Dans sa composition, Turner s'inspire fortement de l'œuvre du peintre français du XVIIe siècle Claude Lorrain, une influence qui n'a pas été perdue sur certains des critiques contemporains les plus sympathiques :

Claude Lorrain, Scène de port avec la Villa Médicis , 1638, huile sur toile, 102 x 133 cm (Galerie des Offices, Florence)

"Pas même Claude dans ses efforts les plus heureux, a dépassé la brillante composition devant nous, " a écrit l'un d'eux. Comme dans la Scène portuaire de Claude avec la Villa Médicis, un tableau auquel Turner fait fréquemment référence dans son propre travail, les ombres projetées par les bateaux à droite dans Le port de Dieppe agir pour attirer le regard du spectateur dans le tableau, une technique connue sous le nom de repoussoir.
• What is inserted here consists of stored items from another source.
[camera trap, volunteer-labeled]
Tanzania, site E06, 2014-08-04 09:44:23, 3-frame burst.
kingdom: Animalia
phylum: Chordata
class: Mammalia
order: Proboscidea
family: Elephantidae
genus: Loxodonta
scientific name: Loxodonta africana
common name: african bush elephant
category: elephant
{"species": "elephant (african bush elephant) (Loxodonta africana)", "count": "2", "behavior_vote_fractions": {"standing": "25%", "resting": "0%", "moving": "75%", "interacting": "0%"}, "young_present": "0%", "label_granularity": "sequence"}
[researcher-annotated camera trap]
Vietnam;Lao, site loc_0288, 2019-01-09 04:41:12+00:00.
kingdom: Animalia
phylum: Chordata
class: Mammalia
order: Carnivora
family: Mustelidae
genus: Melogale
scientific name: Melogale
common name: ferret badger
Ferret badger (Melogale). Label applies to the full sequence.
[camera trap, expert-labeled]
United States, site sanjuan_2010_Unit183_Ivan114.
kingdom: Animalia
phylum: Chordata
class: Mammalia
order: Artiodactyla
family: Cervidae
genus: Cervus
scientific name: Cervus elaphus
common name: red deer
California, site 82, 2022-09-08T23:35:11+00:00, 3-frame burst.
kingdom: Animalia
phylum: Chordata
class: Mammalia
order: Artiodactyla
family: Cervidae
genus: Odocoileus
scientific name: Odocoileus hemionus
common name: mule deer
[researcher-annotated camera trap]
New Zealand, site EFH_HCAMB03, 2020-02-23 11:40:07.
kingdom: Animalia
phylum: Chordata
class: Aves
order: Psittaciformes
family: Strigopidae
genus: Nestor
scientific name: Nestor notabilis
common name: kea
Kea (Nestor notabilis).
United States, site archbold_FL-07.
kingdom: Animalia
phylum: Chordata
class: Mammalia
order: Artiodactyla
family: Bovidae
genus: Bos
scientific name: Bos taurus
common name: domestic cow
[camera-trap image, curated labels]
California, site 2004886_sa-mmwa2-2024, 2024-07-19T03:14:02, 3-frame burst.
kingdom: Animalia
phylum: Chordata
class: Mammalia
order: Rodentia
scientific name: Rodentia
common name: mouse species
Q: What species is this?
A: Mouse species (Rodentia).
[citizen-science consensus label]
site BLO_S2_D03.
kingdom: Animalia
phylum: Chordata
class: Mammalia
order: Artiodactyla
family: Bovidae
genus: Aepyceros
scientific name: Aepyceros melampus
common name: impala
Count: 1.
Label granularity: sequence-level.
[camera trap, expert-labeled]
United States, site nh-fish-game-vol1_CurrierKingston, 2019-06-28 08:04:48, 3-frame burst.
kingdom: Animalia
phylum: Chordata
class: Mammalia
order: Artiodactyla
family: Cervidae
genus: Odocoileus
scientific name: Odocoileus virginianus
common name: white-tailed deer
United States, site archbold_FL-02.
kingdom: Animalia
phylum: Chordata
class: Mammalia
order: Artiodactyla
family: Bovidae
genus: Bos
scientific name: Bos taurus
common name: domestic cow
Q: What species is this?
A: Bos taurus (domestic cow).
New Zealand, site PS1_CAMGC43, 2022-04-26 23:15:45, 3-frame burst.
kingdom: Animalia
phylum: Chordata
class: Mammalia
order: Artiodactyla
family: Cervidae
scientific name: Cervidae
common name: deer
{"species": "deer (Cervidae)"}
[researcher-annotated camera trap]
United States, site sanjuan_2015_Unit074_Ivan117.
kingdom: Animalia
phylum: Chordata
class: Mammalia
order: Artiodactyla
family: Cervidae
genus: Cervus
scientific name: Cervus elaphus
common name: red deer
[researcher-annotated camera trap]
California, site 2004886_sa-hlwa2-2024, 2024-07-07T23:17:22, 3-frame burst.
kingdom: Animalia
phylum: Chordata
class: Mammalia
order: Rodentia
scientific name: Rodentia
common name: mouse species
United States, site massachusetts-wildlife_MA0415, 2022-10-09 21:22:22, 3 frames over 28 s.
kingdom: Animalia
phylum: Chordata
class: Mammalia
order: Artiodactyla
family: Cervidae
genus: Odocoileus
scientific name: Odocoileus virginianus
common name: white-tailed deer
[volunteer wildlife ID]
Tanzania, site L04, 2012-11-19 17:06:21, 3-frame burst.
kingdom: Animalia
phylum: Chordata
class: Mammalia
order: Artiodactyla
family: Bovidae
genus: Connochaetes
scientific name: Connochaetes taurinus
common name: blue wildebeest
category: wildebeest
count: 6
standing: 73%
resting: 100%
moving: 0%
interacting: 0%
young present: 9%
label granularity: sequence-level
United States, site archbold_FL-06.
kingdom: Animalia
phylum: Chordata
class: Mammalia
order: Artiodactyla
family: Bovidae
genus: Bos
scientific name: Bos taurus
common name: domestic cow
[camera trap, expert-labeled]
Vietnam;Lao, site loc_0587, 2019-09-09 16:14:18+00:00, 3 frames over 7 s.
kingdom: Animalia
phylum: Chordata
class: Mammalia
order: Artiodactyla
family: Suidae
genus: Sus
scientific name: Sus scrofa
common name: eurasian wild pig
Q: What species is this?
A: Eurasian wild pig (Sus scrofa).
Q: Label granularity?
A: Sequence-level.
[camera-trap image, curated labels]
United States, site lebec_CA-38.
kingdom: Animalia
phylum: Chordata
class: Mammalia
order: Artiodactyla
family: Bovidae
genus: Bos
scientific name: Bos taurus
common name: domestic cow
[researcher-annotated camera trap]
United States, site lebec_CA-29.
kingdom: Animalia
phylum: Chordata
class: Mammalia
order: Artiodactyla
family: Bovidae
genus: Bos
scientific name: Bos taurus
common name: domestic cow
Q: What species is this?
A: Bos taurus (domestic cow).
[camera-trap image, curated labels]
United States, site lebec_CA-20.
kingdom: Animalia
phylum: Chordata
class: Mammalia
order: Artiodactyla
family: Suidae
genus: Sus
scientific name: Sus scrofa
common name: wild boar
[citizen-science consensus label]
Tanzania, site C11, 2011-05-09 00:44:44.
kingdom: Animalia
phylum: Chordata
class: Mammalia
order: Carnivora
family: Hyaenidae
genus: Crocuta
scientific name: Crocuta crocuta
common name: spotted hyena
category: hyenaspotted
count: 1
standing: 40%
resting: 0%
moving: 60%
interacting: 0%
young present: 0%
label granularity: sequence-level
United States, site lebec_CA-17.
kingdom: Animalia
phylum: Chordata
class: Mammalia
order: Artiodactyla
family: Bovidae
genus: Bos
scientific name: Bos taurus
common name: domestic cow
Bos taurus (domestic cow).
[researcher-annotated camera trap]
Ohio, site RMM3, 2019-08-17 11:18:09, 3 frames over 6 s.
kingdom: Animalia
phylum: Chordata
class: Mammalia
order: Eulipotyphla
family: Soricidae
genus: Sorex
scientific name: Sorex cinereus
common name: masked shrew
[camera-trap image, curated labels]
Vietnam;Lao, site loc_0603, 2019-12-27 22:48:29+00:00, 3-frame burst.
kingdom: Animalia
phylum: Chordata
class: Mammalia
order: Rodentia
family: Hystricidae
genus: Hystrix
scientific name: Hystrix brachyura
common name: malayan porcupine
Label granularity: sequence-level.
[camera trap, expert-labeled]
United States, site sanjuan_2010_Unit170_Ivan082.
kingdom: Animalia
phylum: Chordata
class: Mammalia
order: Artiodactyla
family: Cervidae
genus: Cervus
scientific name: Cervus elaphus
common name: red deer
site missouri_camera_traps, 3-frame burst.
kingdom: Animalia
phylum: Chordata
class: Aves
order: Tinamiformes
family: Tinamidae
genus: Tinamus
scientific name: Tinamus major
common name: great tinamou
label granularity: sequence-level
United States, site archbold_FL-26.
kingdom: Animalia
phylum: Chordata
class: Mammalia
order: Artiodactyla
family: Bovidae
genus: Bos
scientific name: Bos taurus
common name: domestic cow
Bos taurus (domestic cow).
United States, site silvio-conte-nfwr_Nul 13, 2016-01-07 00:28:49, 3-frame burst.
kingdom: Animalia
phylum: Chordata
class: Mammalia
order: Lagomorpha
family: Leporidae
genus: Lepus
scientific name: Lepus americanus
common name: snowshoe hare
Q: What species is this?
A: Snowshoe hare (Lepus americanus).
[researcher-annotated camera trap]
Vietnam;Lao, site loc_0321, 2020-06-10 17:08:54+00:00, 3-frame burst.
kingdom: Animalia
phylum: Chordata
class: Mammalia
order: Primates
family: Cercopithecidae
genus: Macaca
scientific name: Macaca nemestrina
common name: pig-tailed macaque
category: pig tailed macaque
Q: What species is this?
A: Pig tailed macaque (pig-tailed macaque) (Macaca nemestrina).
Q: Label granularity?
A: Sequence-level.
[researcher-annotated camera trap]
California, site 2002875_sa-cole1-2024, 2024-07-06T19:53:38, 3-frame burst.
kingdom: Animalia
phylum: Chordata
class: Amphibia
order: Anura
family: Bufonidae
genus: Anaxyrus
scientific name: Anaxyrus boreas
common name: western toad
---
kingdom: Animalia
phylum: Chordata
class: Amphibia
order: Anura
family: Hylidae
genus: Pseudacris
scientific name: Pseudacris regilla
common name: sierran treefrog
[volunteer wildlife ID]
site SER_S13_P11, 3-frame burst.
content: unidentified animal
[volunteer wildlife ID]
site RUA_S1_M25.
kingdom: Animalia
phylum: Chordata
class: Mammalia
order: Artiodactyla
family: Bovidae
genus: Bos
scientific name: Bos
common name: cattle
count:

Comme le Claude, l'échelle décroissante des voiles ajoute à l'illusion de profondeur. Et comme pour le traitement de la villa par Claude, Turner a soigneusement élaboré des éléments architecturaux tels que les marches au bord du port et la rangée de maisons à droite de la toile. Ceux-ci créent des orthogonales ordonnées qui nous guident dans la peinture et renforcent l'illusion de l'espace. Un autre dispositif claudien est l'utilisation de la lumière pour créer une perspective aérienne, dans lequel sous l'éclat du soleil, les objets au loin perdent leur couleur locale et se fondent dans un gris bleuâtre pâle. Ceci est particulièrement visible dans le traitement du clocher de l'église de Dieppe dont la douceur, le contour brumeux juxtapose la dureté de celle de la voile au premier plan à gauche. Cela aussi sert à nous emporter, pour nous transporter des détails miteux de la vie dans une ville portuaire du XIXe siècle à quelque chose qui touche au divin.

La lumière règne en maître

Encore et encore puis nous revenons à la lumière, le trait unificateur unique qui à la fois inspire et façonne la composition. Certains des commentateurs contemporains de Turner se sont opposés à cela et à ce qu'ils ont pris pour l'utilisation excessive du jaune par Turner, un plaisantant même qu'il doit avoir contracté la fièvre jaune.

J.M.W. Tourneur, Régulus , 1828, retravaillé 1836, huile sur toile, 89,5 x 123,8 cm (Tate Britain, Londres)

Pas du genre à être rebuté si facilement, bien que, au cours des années à venir, il a continué à expérimenter des effets de lumière dramatiques dans ses paysages à grande échelle. Dans Régulus de 1828, par exemple, l'usage du jaune est devenu presque aveuglant, briser l'horizon et se tailler un singulier, axe vertical chatoyant dans la composition.

Cette collision élémentaire dans laquelle la lumière règne en maître devient un motif de plus en plus important dans les œuvres ultérieures de Turner et que ses derniers mots aient été ou non, comme le dit la légende, « Le soleil est Dieu, " cela ne semble guère avoir d'importance, car pour résumer Turner, aucun autre mot ne semble faire l'affaire.